Otto Häußler kam am 22. Oktober 1892 in Ulm zur Welt.Von 1915 bis 1916 war er als Soldat an der Front, wo er schwer verwundet wurde. 1917 wurde er in das Lazarett Siemensstadt eingeliefert, wo eine Nervenschwäche diagnostiziert wurde. Nach einem weiteren Lazarettaufenthalt kam Häußler am 7. Februar 1917 in die psychiatrische Heilanstalt Gröben und blieb dort bis Frühjahr 1917. Im Oktober 1917 wurde er in das Lazarett der Heilanstalt Weissenau eingewiesen.

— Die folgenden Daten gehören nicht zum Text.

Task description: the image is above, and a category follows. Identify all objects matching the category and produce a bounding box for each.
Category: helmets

1918 konnte Otto Häußler beurlaubt und von seiner Mutter nach Hause geholt werden. 1919 wurde er erneut wegen psychischer Symptome eingewiesen, diesmal in die Heilanstalt Weinsberg.Das Versorgungsamt attestierte 1921, dass seine Krankheit „durch Dienstbeschädigung, schädigende Einflüsse des Kriegsdienstes“ entstanden sei. Häußler galt somit als „Militärrentner“. 1937 revidierte das Versorgungsamt jedoch dieses Gutachten mit der Begründung, dass bei ihm eine erblich bedingte psychische Erkrankung vorliege.

Otto Häußler blieb in Weinsberg bis zu seinem Abtransport nach Grafeneck am 21. Juni 1940, wo er im Alter von 47 Jahren am selben Tag als „lebensunwert“ ermordet wurde.